I’ve studied the leaked poster intently. The Brock Lesnar lookalike in front looks like a Titan, is the dude on the right a Warlock? The one at the back doesn’t look much like one of the hooded Hunters of the original. And what about that faded colour scheme? Are they rowing back from the vivid knights-in-space feel of the first game? Is it even coming out on PC? It must, surely. There’s a great big gap in the market for a gorgeous, big-budget, persistent-world sci-fi shooter. I want it now.
Joe Donnelly: Sorry soul
Much like Tom, I too fear for the future of my social life this week. The difference is, my kryptonite is definitely coming to PC and soon—Dark Souls 3's The Ringed City DLC is heading our way this coming Tuesday.
Which, as a Souls devotee is great news, right? As much as I'm looking forward to the series' final farewell, I've only recently broken from Lordran having not long finished my first NG+ playthrough, storming the base game and Ariandel for a second time. Strangely, I enjoyed areas I'd disliked on my first visit much more on this playthrough—namely the Profaned Capital and Archdragon Peak—and even talking about it now makes me feel like storming PvP by the Pontiff's Bonfire, or laying down tools and going bare knuckle in a fight club.
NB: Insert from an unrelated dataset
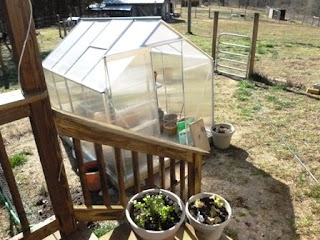 Perfect greenhouse for diverse small homestead! #homesteader #homesteadgarden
Imagine what this desire will be like come Tuesday with whole new areas to explore? I may be absent from this column next week.
Samuel Roberts: NieR miss
It's a shame that the triumphant arrival of Platinum's NieR: Automata on PC has been let down by a few issues with the port—in Andy's review, he singles out the game crashing on AMD cards, for example, but based on the game's Steam reviews it seems like other users are having a problems, too. Patches appear to be in the works, but it's a bit of a shame, considering the game is otherwise so wildly different to anything on PC (Platinum's Metal Gear Rising is possibly the closest).
I'm still looking forward to giving this action RPG a go this weekend, that said, and it's such an unusual game for a big publisher to make these days that I'm interested on that basis alone.
Wes Fenlon: Privacy? LOL
In 2016, the FCC published a set of rules preventing internet providers and other telecomm companies from selling your personal browsing history and other data. They didn't like those rules very much, because selling that history to advertisers is worth money! Well, good news for the telecomms: the U.S. Senate voted to kick those rules to the curb on Thursday, and if the same bill passes the house, you can essentially kiss your internet privacy goodbye. Sure, ISPs say they plan to enact their own privacy rules. Maybe some of them will. But if the FCC rules are revoked, there will be no one looking over their shoulders enforcing protections that put consumers first. It's hard to see how that will ever work out in our favor.